A Christian Response to The Da Vinci Code

Nashotah House Theological Seminary, 2006

 

Lecture 10 (4 April 2006):  Dr. Christopher Wolfe, Marquette University

 

Roman Catholicism in the Cross-Hairs

 

1.   In The Da Vinci Code, Dan Brown engages in a frontal assault on the Christian Faith, on the Roman Catholic Church, and on the Roman Catholic religious association Opus Dei (“The Work of God”).

  1. Other lectures in this series have addressed Brown’s attacks on the Faith and the Church.
  2. This lecture is intended to give a true picture of the character and work of Opus Dei.

 

2.   In The Da Vinci Code, the murderous monk, Silas, is an Opus Dei monk, controlled by the head of the association, Bishop Aringinosa.  The bishop bribes the Vatican hierarchy in order to further the aims of the association.  Dan Brown further alleges, falsely, about Opus Dei:

  1. Opus Dei is a wealthy organization, owning a New York City office building.  It is a religious order.
  2. Members of Opus Dei engage in ritual mortification of the flesh, including the self-infliction of pain and self-mutilation.
  3. Opus Dei is a place of refuge for conservative Roman Catholics “offended” by the reforms of the Second Vatican Council, and by “liberal” pontiffs.  Its purpose to advance a conservative religious and social agenda in the Roman Catholic Church.
  4. The Vatican hierarchy considers Opus Dei to be a threat to church order, and will suppress the association as a personal prelature of the pontiff.
  5. Opus Dei is a male-dominated organization which ignores the spiritual well-being of women.
  6. Sinful means may be used to reach an end judged to be good (e.g., murder is justified to protect the interests of the association).
  7. Opus Dei recruits aggressively, using indoctrination tactics like those practiced by cults.
  8. Opus Dei members live in cloistered monastic houses.

 

3.   Opus Dei is in fact not a religious order or institute.  It is an association of Roman Catholics bound together in a common framework of ascetical theology (the practice of prayer and meditation).

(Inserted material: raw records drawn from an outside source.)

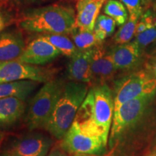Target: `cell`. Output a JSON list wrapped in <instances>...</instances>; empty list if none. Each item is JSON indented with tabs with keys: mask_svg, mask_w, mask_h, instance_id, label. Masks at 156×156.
<instances>
[{
	"mask_svg": "<svg viewBox=\"0 0 156 156\" xmlns=\"http://www.w3.org/2000/svg\"><path fill=\"white\" fill-rule=\"evenodd\" d=\"M114 110L112 90L106 84L95 85L88 90L73 123L82 133L108 139Z\"/></svg>",
	"mask_w": 156,
	"mask_h": 156,
	"instance_id": "cell-1",
	"label": "cell"
},
{
	"mask_svg": "<svg viewBox=\"0 0 156 156\" xmlns=\"http://www.w3.org/2000/svg\"><path fill=\"white\" fill-rule=\"evenodd\" d=\"M19 25L29 32L69 34L75 27V12L72 7L58 5L30 9L25 11Z\"/></svg>",
	"mask_w": 156,
	"mask_h": 156,
	"instance_id": "cell-2",
	"label": "cell"
},
{
	"mask_svg": "<svg viewBox=\"0 0 156 156\" xmlns=\"http://www.w3.org/2000/svg\"><path fill=\"white\" fill-rule=\"evenodd\" d=\"M88 84L70 81L64 83L61 94L45 129L62 140L73 124L78 109L88 92Z\"/></svg>",
	"mask_w": 156,
	"mask_h": 156,
	"instance_id": "cell-3",
	"label": "cell"
},
{
	"mask_svg": "<svg viewBox=\"0 0 156 156\" xmlns=\"http://www.w3.org/2000/svg\"><path fill=\"white\" fill-rule=\"evenodd\" d=\"M156 94L137 98L126 101L114 111L109 138L111 147L121 137L141 125L149 115Z\"/></svg>",
	"mask_w": 156,
	"mask_h": 156,
	"instance_id": "cell-4",
	"label": "cell"
},
{
	"mask_svg": "<svg viewBox=\"0 0 156 156\" xmlns=\"http://www.w3.org/2000/svg\"><path fill=\"white\" fill-rule=\"evenodd\" d=\"M64 84L62 80H51L44 84L32 99L27 116V125L30 131L46 128Z\"/></svg>",
	"mask_w": 156,
	"mask_h": 156,
	"instance_id": "cell-5",
	"label": "cell"
},
{
	"mask_svg": "<svg viewBox=\"0 0 156 156\" xmlns=\"http://www.w3.org/2000/svg\"><path fill=\"white\" fill-rule=\"evenodd\" d=\"M155 94L156 78L147 70H140L131 73L115 83L113 93L114 110L126 101Z\"/></svg>",
	"mask_w": 156,
	"mask_h": 156,
	"instance_id": "cell-6",
	"label": "cell"
},
{
	"mask_svg": "<svg viewBox=\"0 0 156 156\" xmlns=\"http://www.w3.org/2000/svg\"><path fill=\"white\" fill-rule=\"evenodd\" d=\"M108 139L82 133L74 123L62 139L60 146L69 154L102 155L106 153Z\"/></svg>",
	"mask_w": 156,
	"mask_h": 156,
	"instance_id": "cell-7",
	"label": "cell"
},
{
	"mask_svg": "<svg viewBox=\"0 0 156 156\" xmlns=\"http://www.w3.org/2000/svg\"><path fill=\"white\" fill-rule=\"evenodd\" d=\"M53 79V71L46 68L24 63L19 60L0 61V83L30 80L46 83Z\"/></svg>",
	"mask_w": 156,
	"mask_h": 156,
	"instance_id": "cell-8",
	"label": "cell"
},
{
	"mask_svg": "<svg viewBox=\"0 0 156 156\" xmlns=\"http://www.w3.org/2000/svg\"><path fill=\"white\" fill-rule=\"evenodd\" d=\"M60 54L57 48L40 36L25 47L17 60L33 65H42L51 62Z\"/></svg>",
	"mask_w": 156,
	"mask_h": 156,
	"instance_id": "cell-9",
	"label": "cell"
},
{
	"mask_svg": "<svg viewBox=\"0 0 156 156\" xmlns=\"http://www.w3.org/2000/svg\"><path fill=\"white\" fill-rule=\"evenodd\" d=\"M116 70L112 56L109 51H106L101 43L93 48L91 73L92 81L95 85L106 84V82L114 77Z\"/></svg>",
	"mask_w": 156,
	"mask_h": 156,
	"instance_id": "cell-10",
	"label": "cell"
},
{
	"mask_svg": "<svg viewBox=\"0 0 156 156\" xmlns=\"http://www.w3.org/2000/svg\"><path fill=\"white\" fill-rule=\"evenodd\" d=\"M117 69H131L139 65L143 52L134 41L117 44L109 51Z\"/></svg>",
	"mask_w": 156,
	"mask_h": 156,
	"instance_id": "cell-11",
	"label": "cell"
},
{
	"mask_svg": "<svg viewBox=\"0 0 156 156\" xmlns=\"http://www.w3.org/2000/svg\"><path fill=\"white\" fill-rule=\"evenodd\" d=\"M51 145L52 140L50 137L35 133L17 140L12 149L21 156H46Z\"/></svg>",
	"mask_w": 156,
	"mask_h": 156,
	"instance_id": "cell-12",
	"label": "cell"
},
{
	"mask_svg": "<svg viewBox=\"0 0 156 156\" xmlns=\"http://www.w3.org/2000/svg\"><path fill=\"white\" fill-rule=\"evenodd\" d=\"M25 41L17 29L4 30L0 33V61L17 60L24 51Z\"/></svg>",
	"mask_w": 156,
	"mask_h": 156,
	"instance_id": "cell-13",
	"label": "cell"
},
{
	"mask_svg": "<svg viewBox=\"0 0 156 156\" xmlns=\"http://www.w3.org/2000/svg\"><path fill=\"white\" fill-rule=\"evenodd\" d=\"M93 48L87 50H77L71 56L68 65V77L71 80L90 83L92 81L91 59Z\"/></svg>",
	"mask_w": 156,
	"mask_h": 156,
	"instance_id": "cell-14",
	"label": "cell"
},
{
	"mask_svg": "<svg viewBox=\"0 0 156 156\" xmlns=\"http://www.w3.org/2000/svg\"><path fill=\"white\" fill-rule=\"evenodd\" d=\"M105 0H77L75 28L93 31L98 14Z\"/></svg>",
	"mask_w": 156,
	"mask_h": 156,
	"instance_id": "cell-15",
	"label": "cell"
},
{
	"mask_svg": "<svg viewBox=\"0 0 156 156\" xmlns=\"http://www.w3.org/2000/svg\"><path fill=\"white\" fill-rule=\"evenodd\" d=\"M24 101L15 97L0 98V128H7L14 125L24 114Z\"/></svg>",
	"mask_w": 156,
	"mask_h": 156,
	"instance_id": "cell-16",
	"label": "cell"
},
{
	"mask_svg": "<svg viewBox=\"0 0 156 156\" xmlns=\"http://www.w3.org/2000/svg\"><path fill=\"white\" fill-rule=\"evenodd\" d=\"M38 82L30 80L6 82L0 83V98L15 97L25 101L36 90Z\"/></svg>",
	"mask_w": 156,
	"mask_h": 156,
	"instance_id": "cell-17",
	"label": "cell"
},
{
	"mask_svg": "<svg viewBox=\"0 0 156 156\" xmlns=\"http://www.w3.org/2000/svg\"><path fill=\"white\" fill-rule=\"evenodd\" d=\"M69 34L78 50L90 49L102 43L98 41L94 31L82 30L75 27Z\"/></svg>",
	"mask_w": 156,
	"mask_h": 156,
	"instance_id": "cell-18",
	"label": "cell"
},
{
	"mask_svg": "<svg viewBox=\"0 0 156 156\" xmlns=\"http://www.w3.org/2000/svg\"><path fill=\"white\" fill-rule=\"evenodd\" d=\"M43 39L52 44L62 54L71 57L78 50L73 41L63 34H46L41 36Z\"/></svg>",
	"mask_w": 156,
	"mask_h": 156,
	"instance_id": "cell-19",
	"label": "cell"
},
{
	"mask_svg": "<svg viewBox=\"0 0 156 156\" xmlns=\"http://www.w3.org/2000/svg\"><path fill=\"white\" fill-rule=\"evenodd\" d=\"M140 16L137 14H131L127 21L121 26L114 36V42L116 44H124L130 42L134 36L136 25Z\"/></svg>",
	"mask_w": 156,
	"mask_h": 156,
	"instance_id": "cell-20",
	"label": "cell"
},
{
	"mask_svg": "<svg viewBox=\"0 0 156 156\" xmlns=\"http://www.w3.org/2000/svg\"><path fill=\"white\" fill-rule=\"evenodd\" d=\"M116 25V21L108 15H98L93 30L98 41L102 42L107 37L112 36L114 33Z\"/></svg>",
	"mask_w": 156,
	"mask_h": 156,
	"instance_id": "cell-21",
	"label": "cell"
},
{
	"mask_svg": "<svg viewBox=\"0 0 156 156\" xmlns=\"http://www.w3.org/2000/svg\"><path fill=\"white\" fill-rule=\"evenodd\" d=\"M104 13L116 21V25L122 26L128 20V11L122 2L108 0L103 8Z\"/></svg>",
	"mask_w": 156,
	"mask_h": 156,
	"instance_id": "cell-22",
	"label": "cell"
},
{
	"mask_svg": "<svg viewBox=\"0 0 156 156\" xmlns=\"http://www.w3.org/2000/svg\"><path fill=\"white\" fill-rule=\"evenodd\" d=\"M142 52L154 43L156 42V23L147 30L135 36L134 40Z\"/></svg>",
	"mask_w": 156,
	"mask_h": 156,
	"instance_id": "cell-23",
	"label": "cell"
},
{
	"mask_svg": "<svg viewBox=\"0 0 156 156\" xmlns=\"http://www.w3.org/2000/svg\"><path fill=\"white\" fill-rule=\"evenodd\" d=\"M126 7V9L131 14H137L140 16L144 13V11L147 9L148 0H119Z\"/></svg>",
	"mask_w": 156,
	"mask_h": 156,
	"instance_id": "cell-24",
	"label": "cell"
},
{
	"mask_svg": "<svg viewBox=\"0 0 156 156\" xmlns=\"http://www.w3.org/2000/svg\"><path fill=\"white\" fill-rule=\"evenodd\" d=\"M10 21L11 17L9 15L8 12L0 6V33L8 26Z\"/></svg>",
	"mask_w": 156,
	"mask_h": 156,
	"instance_id": "cell-25",
	"label": "cell"
},
{
	"mask_svg": "<svg viewBox=\"0 0 156 156\" xmlns=\"http://www.w3.org/2000/svg\"><path fill=\"white\" fill-rule=\"evenodd\" d=\"M146 69L156 78V54L148 58L146 63Z\"/></svg>",
	"mask_w": 156,
	"mask_h": 156,
	"instance_id": "cell-26",
	"label": "cell"
},
{
	"mask_svg": "<svg viewBox=\"0 0 156 156\" xmlns=\"http://www.w3.org/2000/svg\"><path fill=\"white\" fill-rule=\"evenodd\" d=\"M46 156H68V153L59 145L54 146Z\"/></svg>",
	"mask_w": 156,
	"mask_h": 156,
	"instance_id": "cell-27",
	"label": "cell"
},
{
	"mask_svg": "<svg viewBox=\"0 0 156 156\" xmlns=\"http://www.w3.org/2000/svg\"><path fill=\"white\" fill-rule=\"evenodd\" d=\"M13 1L18 4H34L45 1V0H13Z\"/></svg>",
	"mask_w": 156,
	"mask_h": 156,
	"instance_id": "cell-28",
	"label": "cell"
},
{
	"mask_svg": "<svg viewBox=\"0 0 156 156\" xmlns=\"http://www.w3.org/2000/svg\"><path fill=\"white\" fill-rule=\"evenodd\" d=\"M2 156H21V155L17 153V152L14 151L13 149H11L10 151L4 153Z\"/></svg>",
	"mask_w": 156,
	"mask_h": 156,
	"instance_id": "cell-29",
	"label": "cell"
},
{
	"mask_svg": "<svg viewBox=\"0 0 156 156\" xmlns=\"http://www.w3.org/2000/svg\"><path fill=\"white\" fill-rule=\"evenodd\" d=\"M5 133L4 132L0 130V149H1L2 147V144L4 141V139H5Z\"/></svg>",
	"mask_w": 156,
	"mask_h": 156,
	"instance_id": "cell-30",
	"label": "cell"
},
{
	"mask_svg": "<svg viewBox=\"0 0 156 156\" xmlns=\"http://www.w3.org/2000/svg\"><path fill=\"white\" fill-rule=\"evenodd\" d=\"M143 156H156V149L154 150L153 151L151 152V153H148L146 154V155Z\"/></svg>",
	"mask_w": 156,
	"mask_h": 156,
	"instance_id": "cell-31",
	"label": "cell"
},
{
	"mask_svg": "<svg viewBox=\"0 0 156 156\" xmlns=\"http://www.w3.org/2000/svg\"><path fill=\"white\" fill-rule=\"evenodd\" d=\"M69 156H95V155H87V154H70Z\"/></svg>",
	"mask_w": 156,
	"mask_h": 156,
	"instance_id": "cell-32",
	"label": "cell"
},
{
	"mask_svg": "<svg viewBox=\"0 0 156 156\" xmlns=\"http://www.w3.org/2000/svg\"><path fill=\"white\" fill-rule=\"evenodd\" d=\"M0 1H2V0H0Z\"/></svg>",
	"mask_w": 156,
	"mask_h": 156,
	"instance_id": "cell-33",
	"label": "cell"
},
{
	"mask_svg": "<svg viewBox=\"0 0 156 156\" xmlns=\"http://www.w3.org/2000/svg\"><path fill=\"white\" fill-rule=\"evenodd\" d=\"M155 9H156V7H155Z\"/></svg>",
	"mask_w": 156,
	"mask_h": 156,
	"instance_id": "cell-34",
	"label": "cell"
},
{
	"mask_svg": "<svg viewBox=\"0 0 156 156\" xmlns=\"http://www.w3.org/2000/svg\"><path fill=\"white\" fill-rule=\"evenodd\" d=\"M105 1H106V0H105Z\"/></svg>",
	"mask_w": 156,
	"mask_h": 156,
	"instance_id": "cell-35",
	"label": "cell"
}]
</instances>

  1. Members meet in small, intimate chapels, to pray corporately in response to ideas offered by the chapel leader (generally a priest) to facilitate prayer.
  2. Members do not live a monastic life.
  3. Members do not give vows as members of a religious order; they remain laypersons.
  4. Members include married and celibate men and women.
  5. Opus Dei is organized into prelatures, with each prelature being a grouping of persons, not a territory.  Members remain answerable to their diocesan ordinary (bishop), and no new chapel is organized without the consent of the diocesan ordinary in whose diocese a chapel is proposed.
  6. Opus Dei is a “personal prelature” of the Roman Pontiff.  This means that all prelates place themselves within the personal jurisdiction of the pope.
  7. Opus Dei is considered to be very conservative in theology and practice within the Roman Catholic Church, but is not a proscribed organization.

 

4.   Opus Dei ascetical practices include:

  1. Prayer:  praying the Rosary; the Angelus.  The ongoing examination of conscience, with weekly sacramental confession.
    1. The focus in prayer remains on love of God, and can include mental prayer.  Life is lived as a spiritual offering to God.
  2. Work:  Whatever the occupation or vocation of a member may be, it is sanctified as an offering to God, as a part of His Creation.  The temporary and the ordinary are to be sanctified by always being undertaken to glorify God.
  3. Apostalate:  All Christians have the right and duty to help others to grow closer to God.
    1. Work can only be offered to God which is done “humanly.”  Work is sanctified when it is undertaken to serve God and to serve others.
    2. Any human interaction that promotes faith in God is true friendship.
  4. Prayer, Work and Apostolate are unified in a call to holiness through collective formation.  Members:
    1. Meet in classes for instruction in the faith.
    2. Are accountable for spiritual guidance through a Confessor.
    3. Are accountable to each other, and are to correct each other fraternally, raising any dispute with a superior as necessary.
  5. Membership in Opus Dei constitutes a specific, concrete form of Christian vocation, which allows the member to work with others to promote the faith.
  6. Opus Dei exists to offer formation to others; it is not secretive.
  7. Members do not engage in ritual corporal mortification.  However, mortification of the flesh itself may be a valid spiritual practice, provided its aim to place God first:  a prime example of mortification is fasting.